### REQUIRED TASK 1:
Print the portion of the RustyStats performance guide that begins at the words "Memory Layout¶" and ends after the words "column-wise access (strided)", keeping it identical to the original.

### QUOTED PASSAGE:

Performance Guide¶

This guide covers performance optimization, profiling, and benchmarking for RustyStats.

Performance Characteristics¶

Complexity Analysis¶

Operation	Complexity	Notes
IRLS iteration	O(np² + p³)	X'WX computation + solve
Single coordinate descent step	O(np)	Update one coefficient
Full CD iteration (all p)	O(np²)	With Gram matrix
Spline basis evaluation	O(n × df × degree)	Per-observation
Target encoding	O(n × n_perms)	With permutations

Typical Performance¶

Dataset	Features	Family	Time (release)
10K rows	20	Poisson	~20ms
100K rows	50	Poisson	~200ms
500K rows	50	Poisson	~800ms
1M rows	100	Gaussian	~2s

Build Optimization¶

Always Use Release Mode¶

# Development (fast compile, slow run)
maturin develop

# Release (slow compile, fast run)
maturin develop --release

Release mode enables: - Optimizations (-O3) - LTO (Link-Time Optimization) - Inlining - SIMD auto-vectorization

Cargo Profile¶

# Cargo.toml
[profile.release]
lto = true
codegen-units = 1
opt-level = 3

Parallelization¶

Rayon Configuration¶

Rayon automatically uses all available cores. Control with:

// Limit threads
rayon::ThreadPoolBuilder::new()
    .num_threads(4)
    .build_global()
    .unwrap();

Or environment variable:

RAYON_NUM_THREADS=4 python script.py

Parallel Patterns¶

Parallel Map¶

let results: Vec<_> = data.par_iter()
    .map(|x| expensive_compute(x))
    .collect();

Parallel Fold-Reduce¶

let sum = (0..n).into_par_iter()
    .fold(|| 0.0, |acc, i| acc + data[i])
    .reduce(|| 0.0, |a, b| a + b);

When to Parallelize¶

Good: Independent computations, large n
Bad: Small n (overhead dominates), sequential dependencies

Rule of thumb: Parallelize when n > 1000.

Memory Optimization¶

Avoid Unnecessary Copies¶

// Bad: clones array
fn process(data: Array1<f64>) { ... }

// Good: borrows
fn process(data: &Array1<f64>) { ... }

// Good: moves ownership when needed
fn consume(data: Array1<f64>) -> Array1<f64> { ... }

Pre-allocate Buffers¶

// Bad: allocates in loop
for iter in 0..max_iter {
    let buffer = Array1::zeros(n);
    // ...
}

// Good: allocate once
let mut buffer = Array1::zeros(n);
for iter in 0..max_iter {
    buffer.fill(0.0);
    // ...
}

Use Views¶

// No copy - just a view
let column = matrix.column(j);
let slice = array.slice(s![10..20]);

Memory Layout¶

ndarray uses row-major by default. Access patterns matter:

// Good: row-wise access (contiguous)
for row in matrix.rows() {
    for &val in row.iter() { ... }
}

// Bad: column-wise access (strided)

### REQUIRED TASK 2:
In the listing, take the lines from the one containing "Looking at this, is" through the end and rewrite them with "farther" replaced by "further", leaving everything else unchanged.

### RECORDS PROVIDED:
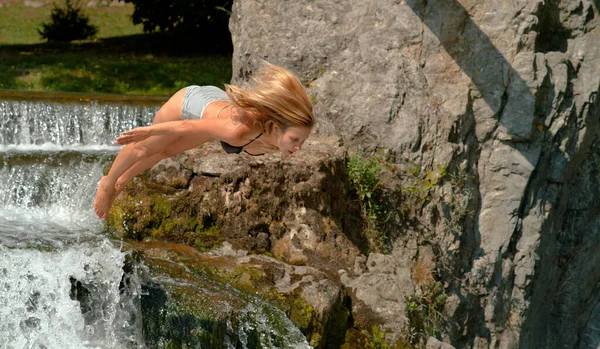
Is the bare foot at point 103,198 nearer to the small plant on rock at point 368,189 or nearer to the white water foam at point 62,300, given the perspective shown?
the white water foam at point 62,300

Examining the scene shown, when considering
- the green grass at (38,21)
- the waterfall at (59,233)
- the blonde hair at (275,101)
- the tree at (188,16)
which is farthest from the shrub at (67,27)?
the blonde hair at (275,101)

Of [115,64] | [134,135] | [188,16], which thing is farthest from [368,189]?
[188,16]

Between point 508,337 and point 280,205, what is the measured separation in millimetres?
2716

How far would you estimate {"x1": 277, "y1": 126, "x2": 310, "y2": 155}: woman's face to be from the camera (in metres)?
5.71

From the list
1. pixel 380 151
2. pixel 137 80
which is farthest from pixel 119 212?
pixel 137 80

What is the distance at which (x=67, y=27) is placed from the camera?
20375 mm

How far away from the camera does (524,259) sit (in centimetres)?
910

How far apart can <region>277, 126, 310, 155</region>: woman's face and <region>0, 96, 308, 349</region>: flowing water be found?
1.61m

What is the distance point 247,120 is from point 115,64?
10.9 m

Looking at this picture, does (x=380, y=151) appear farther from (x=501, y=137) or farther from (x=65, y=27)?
(x=65, y=27)

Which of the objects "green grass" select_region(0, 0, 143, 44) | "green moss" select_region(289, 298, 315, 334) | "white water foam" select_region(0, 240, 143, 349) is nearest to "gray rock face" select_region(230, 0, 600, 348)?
"green moss" select_region(289, 298, 315, 334)

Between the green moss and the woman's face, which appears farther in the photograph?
the green moss

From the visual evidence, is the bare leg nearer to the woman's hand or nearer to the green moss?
the woman's hand

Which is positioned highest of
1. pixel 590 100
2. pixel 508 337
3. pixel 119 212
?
pixel 590 100
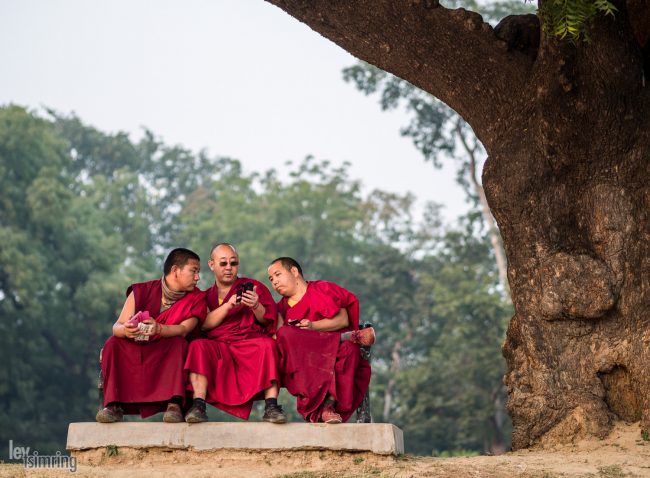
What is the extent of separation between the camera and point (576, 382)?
6.43m

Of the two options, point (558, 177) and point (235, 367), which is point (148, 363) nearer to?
point (235, 367)

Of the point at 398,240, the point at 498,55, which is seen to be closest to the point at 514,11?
the point at 398,240

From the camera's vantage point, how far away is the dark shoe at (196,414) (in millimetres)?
5613

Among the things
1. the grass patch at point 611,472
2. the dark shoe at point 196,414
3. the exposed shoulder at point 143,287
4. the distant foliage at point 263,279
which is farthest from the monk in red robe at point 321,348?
the distant foliage at point 263,279

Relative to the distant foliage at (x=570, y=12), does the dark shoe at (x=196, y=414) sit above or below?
below

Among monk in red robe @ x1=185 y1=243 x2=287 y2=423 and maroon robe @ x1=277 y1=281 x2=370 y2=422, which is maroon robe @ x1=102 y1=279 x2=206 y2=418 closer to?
monk in red robe @ x1=185 y1=243 x2=287 y2=423

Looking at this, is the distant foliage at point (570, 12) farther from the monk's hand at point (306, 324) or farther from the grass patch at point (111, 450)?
the grass patch at point (111, 450)

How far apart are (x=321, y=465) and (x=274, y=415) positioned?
1.39 ft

### FULL OUTPUT 1:
Memory Layout¶

ndarray uses row-major by default. Access patterns matter:

// Good: row-wise access (contiguous)
for row in matrix.rows() {
    for &val in row.iter() { ... }
}

// Bad: column-wise access (strided)

### FULL OUTPUT 2:
Looking at this, is the distant foliage at point (570, 12) further from the monk's hand at point (306, 324) or further from the grass patch at point (111, 450)?
the grass patch at point (111, 450)

How far apart are (x=321, y=465) and (x=274, y=415) positioned?
1.39 ft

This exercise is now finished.